Fig. 2 is a schematic block diagram of an application scenario suitable for use in the present application. As shown in fig. 2, the application scenario may include a cloud application engine 210, an LB220, a cluster 1, and a cluster 2.

The cloud application engine 210 is configured to perform resource selection across clusters, monitor states of the clusters, deploy instances in the clusters, upgrade the clusters, and the like. For details, reference will be made to the following description of the embodiments, which will not be described in detail herein.

LB220 for distributing user requests to cluster 1 and/or cluster 2 deployed instances. As an example, LB220 may distribute user requests into various instances in a traffic distribution manifest based on traffic distribution policies. For example, one method of traffic offload on the LB220 is to offload according to the number of instances of the application running on each cluster. If p is_jkRepresenting the total number of instances of application j on cluster k (k ═ 1,2, …, n), then the proportion of traffic sent to application j that each cluster is assigned is:

the cluster 1 includes nodes 10, 20, 30 and 40. The instance 11 and the instance 12 run on the node 10, the instance 21 run on the node 20, the instance 31 run on the node 30, and the instance monitor 41 and the node monitor 42 run on the node 40.

Cluster 2 includes nodes 50, 60, 70, 80. Wherein, an instance 51 runs on the node 50, an instance 61 runs on the node 60, an instance 81 and an instance 82 run on the node 80, and an instance monitor 71 and a node monitor 72 run on the node 70.

Fig. 3 is a schematic flow chart of a method for managing an example according to an embodiment of the present application. Referring to FIG. 3, the method may include steps 310-320, which are described in detail below for steps 310-320, respectively.

Step 310: cloud application engine 210 creates an instance at a node other than cluster 1 when cluster 1 does not satisfy the instance's resources.

Optionally, before step 310, cloud application engine 210 is further configured to determine, when cluster 1 creates an instance, whether cluster 1 has a node that satisfies the resource of the instance. It should be understood that the resources of an instance may be the resources required to create the instance, i.e., the resources of the node that need to be occupied to create the instance.

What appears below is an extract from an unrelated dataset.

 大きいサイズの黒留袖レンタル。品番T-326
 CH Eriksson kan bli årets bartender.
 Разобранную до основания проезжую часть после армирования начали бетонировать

Specifically, in an example, in a case where the request amount of the user for the cluster 1 is increased sharply, the instance monitor 41, monitoring that the current index value of the instance in the cluster 1 is higher than the preset target value, triggers an expansion operation of the instance (i.e., creates a new instance in the cluster 100). Assuming that 4 instances 0 need to be added to the cluster 1, if the node monitor 42 monitors that the resources on the node of the cluster 1 are only enough to deploy 2 instances 0 at most (for example, 1 instance 0 is created on the node 20 in the cluster 1, and 1 instance 0 is created on the node 30), in order to deploy the remaining 2 instances 0 to the cluster 1, 1 new node needs to be added to the cluster 1, and the resources on the 1 node can create the 2 instances 0. Cloud application engine 210 may determine that cluster 1 needs to add 1 node 90 by monitoring the status of cluster 1 and create 2 instances 0 on that node 90. For convenience of description, the 2 instances 0 created on the newly added node 90 may be referred to as temporary instances 0 below.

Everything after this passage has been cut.